Guantanamo, etc. 

Guantanamo, etc.

Chris Matthews via Atrios:

MATTHEWS: My big concern is, the longer you keep them, the angrier they get. Eventually, you are going to send them home. Maybe the smarter thing is to execute everyone down there, because if you‘re going to send them back to the Arab world or the Islamic world angry as hell at us, they‘re going to be doing dirty stuff against us, right?


Now this is truly in the spirit of Alcidas the Spartan, and the same criticism comes to mind: maybe you won't be known as a liberator if this is how you treat prisoners?

On the same program, Deborah Orin:

ORIN: I go back to the fact that we need to remember we‘re at war.


And it makes it—you know, for some of the people who are on the left on this issue, it gets very easy to say, oh, we need to treat them with proper respect and so on.
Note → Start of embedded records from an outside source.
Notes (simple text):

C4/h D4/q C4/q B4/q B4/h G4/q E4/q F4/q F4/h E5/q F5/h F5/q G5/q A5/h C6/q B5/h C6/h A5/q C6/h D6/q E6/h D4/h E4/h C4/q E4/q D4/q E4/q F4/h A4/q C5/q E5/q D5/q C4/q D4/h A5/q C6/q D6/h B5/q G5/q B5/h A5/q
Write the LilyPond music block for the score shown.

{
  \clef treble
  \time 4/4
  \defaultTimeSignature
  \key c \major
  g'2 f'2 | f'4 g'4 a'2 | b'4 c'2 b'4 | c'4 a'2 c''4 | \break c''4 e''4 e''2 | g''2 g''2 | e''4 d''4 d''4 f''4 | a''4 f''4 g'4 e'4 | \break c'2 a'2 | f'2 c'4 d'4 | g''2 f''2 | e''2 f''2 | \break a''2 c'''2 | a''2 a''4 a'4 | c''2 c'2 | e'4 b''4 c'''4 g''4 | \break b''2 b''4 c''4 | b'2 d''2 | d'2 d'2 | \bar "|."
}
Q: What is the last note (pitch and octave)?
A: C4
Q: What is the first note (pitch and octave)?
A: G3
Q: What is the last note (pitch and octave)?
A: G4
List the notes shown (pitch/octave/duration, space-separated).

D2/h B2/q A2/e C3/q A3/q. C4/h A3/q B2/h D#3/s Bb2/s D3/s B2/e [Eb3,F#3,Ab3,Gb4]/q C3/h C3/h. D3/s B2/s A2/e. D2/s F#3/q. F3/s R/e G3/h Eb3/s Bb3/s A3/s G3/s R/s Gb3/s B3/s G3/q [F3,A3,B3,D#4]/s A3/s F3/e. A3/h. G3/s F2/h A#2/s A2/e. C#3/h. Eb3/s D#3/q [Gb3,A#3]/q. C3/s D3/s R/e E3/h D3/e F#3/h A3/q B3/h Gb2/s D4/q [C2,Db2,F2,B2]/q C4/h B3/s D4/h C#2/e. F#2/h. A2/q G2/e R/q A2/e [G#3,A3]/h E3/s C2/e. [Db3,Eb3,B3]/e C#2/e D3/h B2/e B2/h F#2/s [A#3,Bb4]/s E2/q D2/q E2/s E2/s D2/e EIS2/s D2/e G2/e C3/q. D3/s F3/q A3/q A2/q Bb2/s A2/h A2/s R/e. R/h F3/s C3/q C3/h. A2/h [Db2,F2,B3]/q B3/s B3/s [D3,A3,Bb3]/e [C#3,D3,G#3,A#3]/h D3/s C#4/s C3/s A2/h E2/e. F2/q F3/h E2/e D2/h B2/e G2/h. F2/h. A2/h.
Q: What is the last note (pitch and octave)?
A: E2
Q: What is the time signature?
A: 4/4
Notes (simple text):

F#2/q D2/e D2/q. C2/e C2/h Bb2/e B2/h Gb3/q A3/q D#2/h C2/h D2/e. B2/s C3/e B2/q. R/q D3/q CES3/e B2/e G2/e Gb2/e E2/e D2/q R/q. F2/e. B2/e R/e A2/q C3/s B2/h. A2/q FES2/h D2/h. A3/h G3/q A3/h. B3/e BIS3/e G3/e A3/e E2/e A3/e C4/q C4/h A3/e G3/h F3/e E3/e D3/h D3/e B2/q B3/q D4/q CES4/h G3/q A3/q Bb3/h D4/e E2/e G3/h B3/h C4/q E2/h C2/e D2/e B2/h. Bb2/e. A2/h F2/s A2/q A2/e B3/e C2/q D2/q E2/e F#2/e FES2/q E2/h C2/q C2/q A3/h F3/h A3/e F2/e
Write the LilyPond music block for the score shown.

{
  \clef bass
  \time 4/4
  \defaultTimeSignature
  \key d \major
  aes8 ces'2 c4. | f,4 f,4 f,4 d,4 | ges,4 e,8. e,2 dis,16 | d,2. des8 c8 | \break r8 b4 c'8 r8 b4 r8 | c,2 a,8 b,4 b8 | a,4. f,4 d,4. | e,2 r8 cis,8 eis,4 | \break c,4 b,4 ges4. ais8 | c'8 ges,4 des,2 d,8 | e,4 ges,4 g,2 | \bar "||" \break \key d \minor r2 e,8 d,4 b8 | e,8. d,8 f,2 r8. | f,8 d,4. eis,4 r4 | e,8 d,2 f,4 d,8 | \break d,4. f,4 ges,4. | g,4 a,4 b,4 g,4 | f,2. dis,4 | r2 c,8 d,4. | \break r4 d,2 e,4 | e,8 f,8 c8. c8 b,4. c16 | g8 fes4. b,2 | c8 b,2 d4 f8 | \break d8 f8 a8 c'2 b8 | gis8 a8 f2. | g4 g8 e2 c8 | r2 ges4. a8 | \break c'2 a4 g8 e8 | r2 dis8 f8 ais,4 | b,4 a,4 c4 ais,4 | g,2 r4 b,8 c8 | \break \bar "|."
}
This is a very complicated question, because, on the one hand, you don‘t want to behave as badly as they do. On the other hand, you know, I think the reaction in much of the al Qaeda world to this story will be, what a bunch of wusses. Boy, if that is all they do to you, we don‘t even have to be afraid of being captured.


In order to win a war, the U.S. needs to persuade individuals on the enemy side that they should be afraid of being captured by U.S. military personnel? Afraid of being tortured?

The obvious point that is made by Bush critics is that we--the anti-Axis allies, led in the West by the U.S.--defeated the Axis powers without torturing helpless individuals.

The equally obvious point that could be made is that we showed great willingness to be absolutely ruthless in order to win that war--in particular, by saturation bombing of hundreds of thousands of civilians. There were terrible regimes that enjoyed considerable popular support, and we wanted to show that we were strong, and the totalitarian regimes were weak. Do you show that by torturing captives?

I guess the general rule should apply: Senator Durbin was wrong to make an analogy to the Nazis (see Kaus and Jon Stewart). But his analogy was not as far off as most such analogies are.

UPDATE:

Kevin Drum asks: the description of actual torture at Guantanamo, carried out by Americans in uniform (and perhaps by the CIA), reminds us of regimes other than the liberal democracy in the U.S. Bush defenders don't want to say there's an analogy to Nazi Germany, or the Soviet Union, or Pol Pot. OK, then: what regime does it remind us of?

Jonah Goldberg has started working on this: "A more apt, but still poor analogy, would be to Turkey a couple decades ago or perhaps France during the Algerian campaign." Now we're getting somewhere. Do I hear Pinochet? Franco? The Argentinian colonels, who apparently made Margaret Thatcher say "It's 1939 all over again"? Someone on the Corner thinks it's hypocritical of the left to praise Castro, while criticizing "the rest" of Cuba, namely Guantanamo. OK: Do I hear Castro?